PRECIOUS-Gold slips before Fed; platinum flat on S.Africa wage offer

* S.Africa platinum producers, union agree 'in principle' wage offer

* Gold falls after hitting 3-week high in previous session

* Fed's two-day policy meeting begins later in the day

(Updates throughout, changes dateline from SINGAPORE)

LONDON, June 17 (Reuters) - Gold fell on Tuesday as investors withdrew money from the top bullion fund before a Federal Reserve meeting, while platinum traded flat as details had yet to emerge on a wage agreement in the South African mining sector.

Anglo American Platinum, Impala Platinum, Lonmin and union AMCU have agreed on a wage deal to end a five-month strike, but the timeframe and additional benefits are unresolved, a spokesman for Impala Platinum said.

Spot platinum was down 0.2 percent at $1,426.30 an ounce by 1024 GMT. The metal gained just 4.6 percent throughout the strike, reflecting an abundance of above-ground stocks, analysts said.

"Despite some headlines little seems to have changed in the strike dynamics since Thursday, but that in itself is putting pressure on the platinum price given it suggests a resolution remains near," Macquarie analyst Matthew Turner said.

Spot gold fell 0.4 percent to $1,266.00 an ounce, retreating from a three-week high of $1,284.85 hit on Monday, when turmoil in Iraq and Ukraine supported its safe-haven appeal relative to higher-risk assets such as equities.

"When gold is driven by geopolitical news, there's a tendency that this has to keep getting worse for gold to improve," Turner said. "If news stabilises, gold tends to fall back."

Militants have routed Baghdad's army and seized the north of the country in the past week, threatening to dismember Iraq and unleash all-out sectarian warfare with no regard for national borders.

U.S. and Iranian officials discussed the crisis in Iraq on the sidelines of separate negotiations about the Iranian nuclear programme in Vienna.

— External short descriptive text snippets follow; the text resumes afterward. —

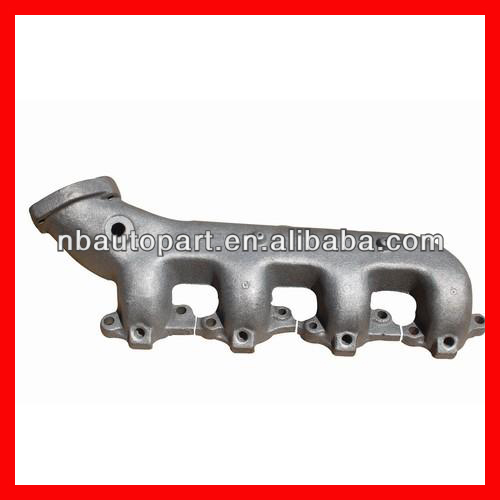 Cast manifold for Chevolet and GMC10045731 used in catalytic converter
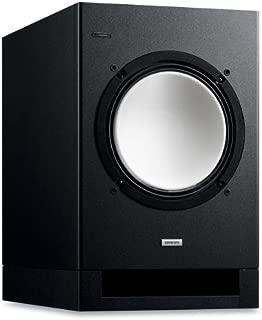 ONKYO SL-A251 サブウーファーシステム アンプ内蔵 ブラック SL-A251(B) 【国内正規品】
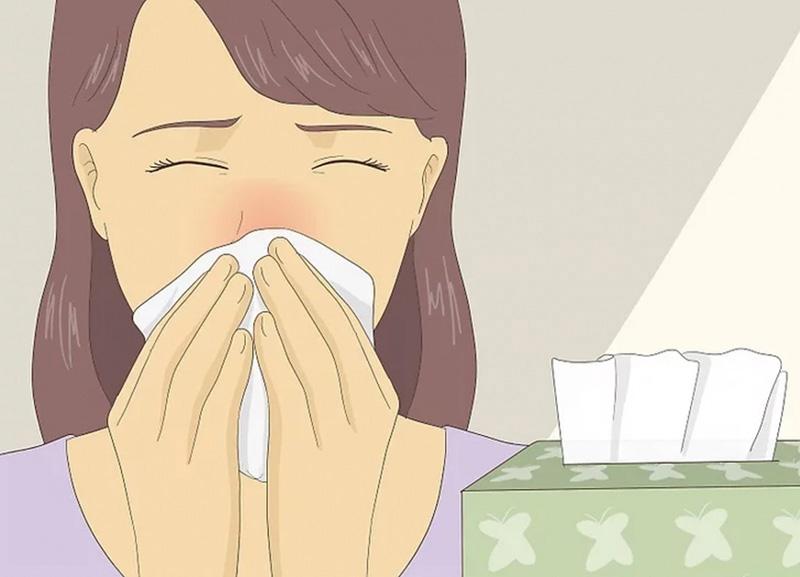 Mũi họng bị bội nhiễm do vi khuẩn tấn công trên bệnh lý nền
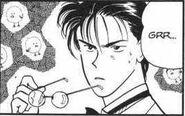 Eiji gets mad at Bones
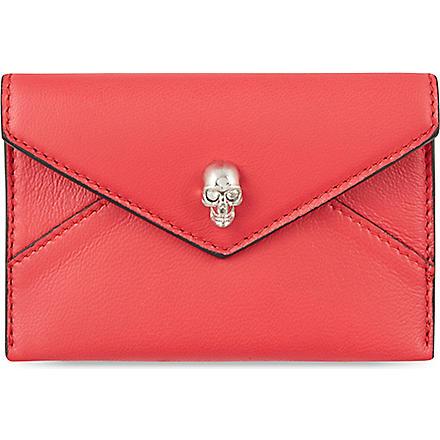 ALEXANDER MCQUEEN Envelope card holder (Red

"Market participants no longer appear to rate the geopolitical risks quite as highly as before, meaning that gold is in less demand as a safe haven," Commerzbank said in a note.

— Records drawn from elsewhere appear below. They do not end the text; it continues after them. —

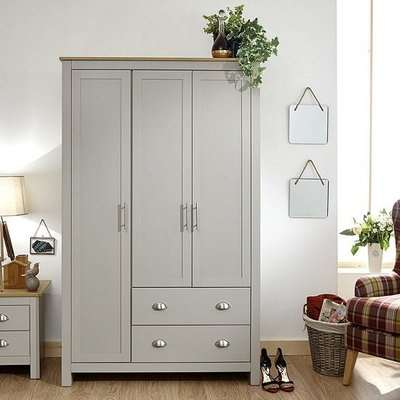 Valencia Wooden Wardrobe Wide In Grey And Oak With 3 Doors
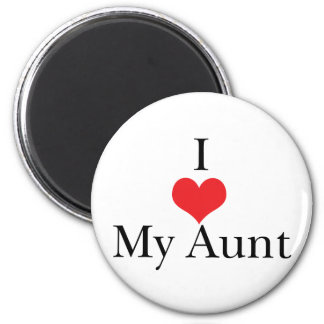 I Love (Heart) My Aunt 2 Inch Round Magnet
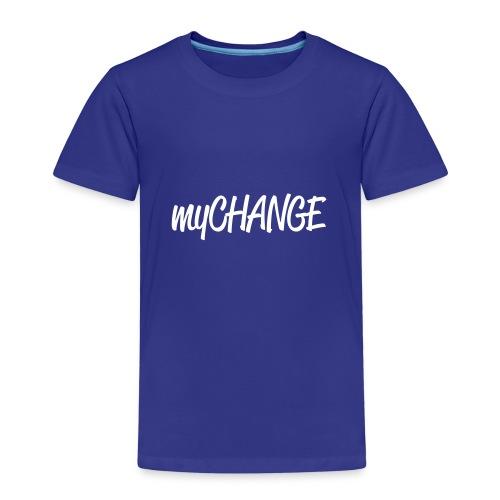 myCHANGE Logo - Kinder Premium T-Shirt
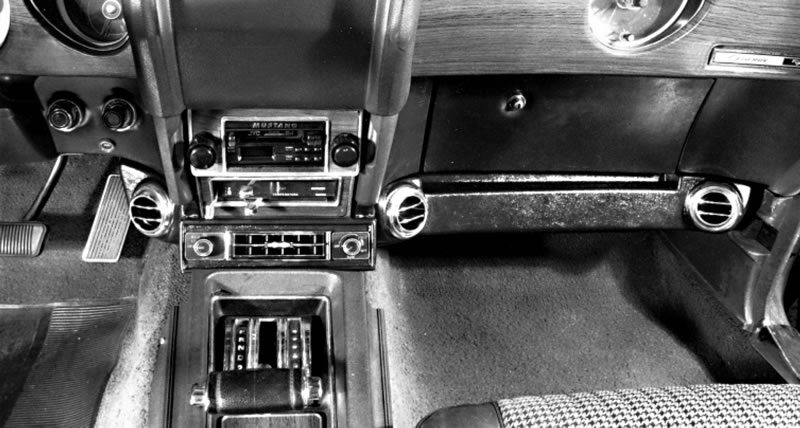 Ford Mustang Ac Daily Driver Underdash on 1979 Corvette Air Conditioning System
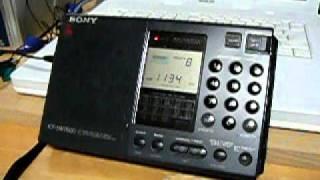 文化放送 1134kHz 2011年1月1日:16:30・受信地:山陰 Sony:ICF-SW7600...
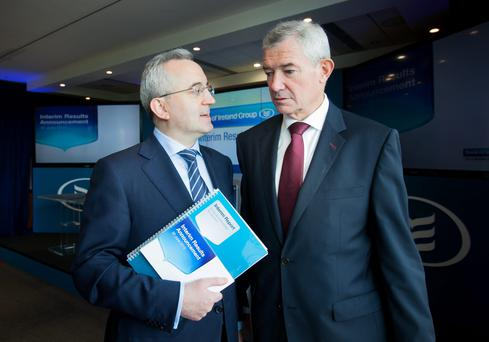 Group chief financial officer Andrew Keating and group chief executive Richie Boucher during Bank of Ireland's Interim Results announcement 2015 at its head office on Mespil Road in Dublin. Photo: Gareth Chaney/Collins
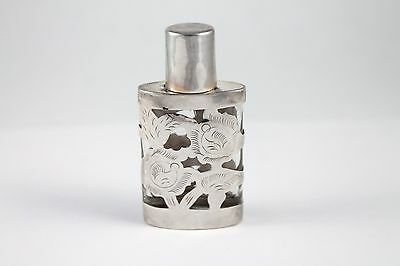 Vintage Sterling Silver Overlay Perfume Bottle Flask Lhm Mexico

"Presumably it has been financial investors above all who have taken advantage of the latest increase in the gold price to grab profits while they can."

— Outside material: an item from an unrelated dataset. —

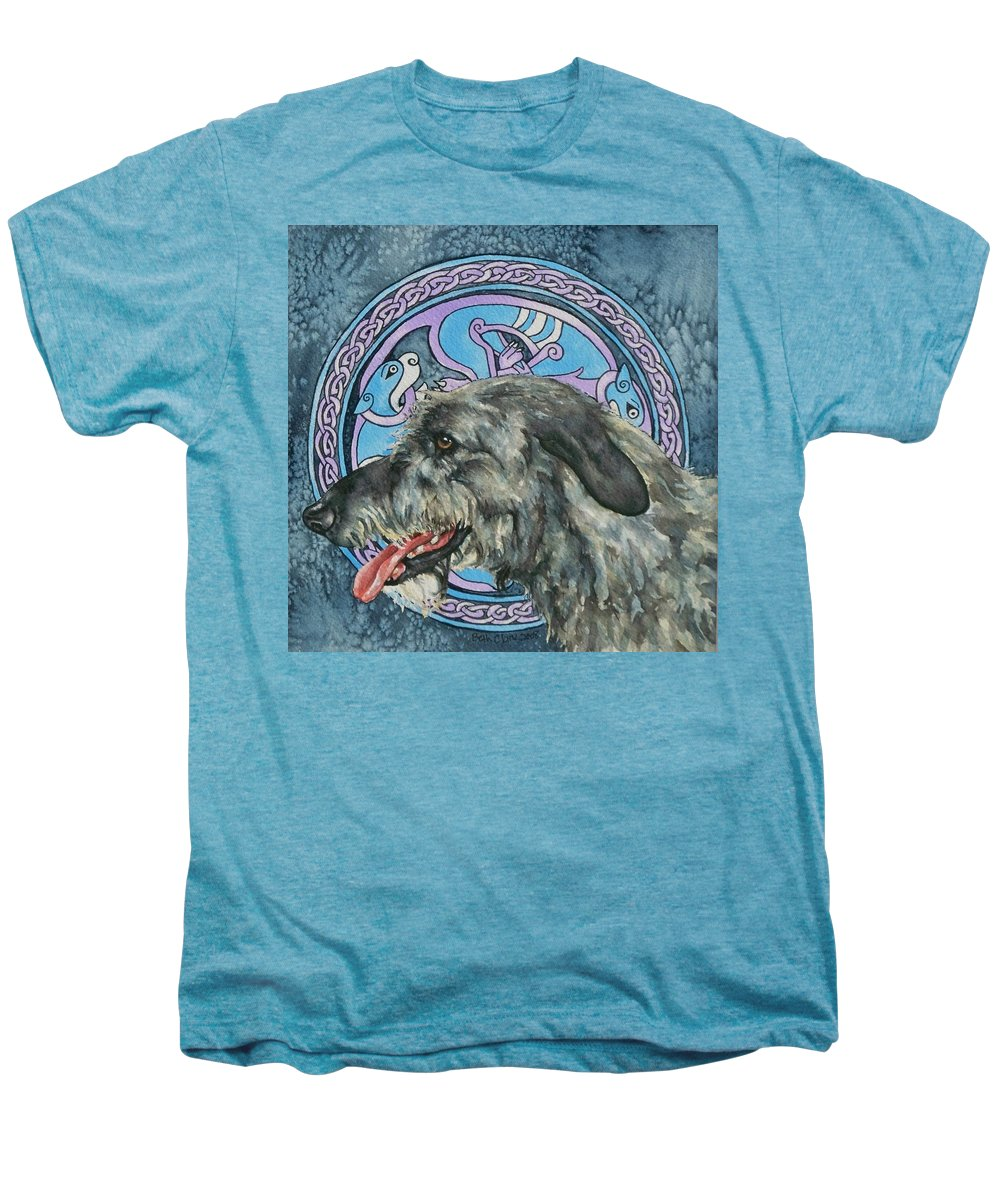 Celtic Men's Premium T-Shirt featuring the painting Celtic Hound by Beth Clark-McDonal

Gold investors were also monitoring the Fed meeting, which is seen as bearish for the metal due to prospects for a slightly hawkish outcome, Macquarie's Turner said.

The Fed's two-day policy meeting begins later in the day, with a statement expected on Wednesday. Markets are on the watch for any signals on when the U.S. central bank might begin raising interest rates.

Sentiment was bearish as holdings of SPDR Gold Trust, the top gold-backed exchange-traded fund, dropped 4.20 tonnes to 782.88 tonnes on Monday - near a five-year low.

The decline is the biggest outflow since mid-April.

Among other precious metals, silver was unchanged at $19.60 an ounce, while palladium was down 0.1 percent at $807.50 an ounce.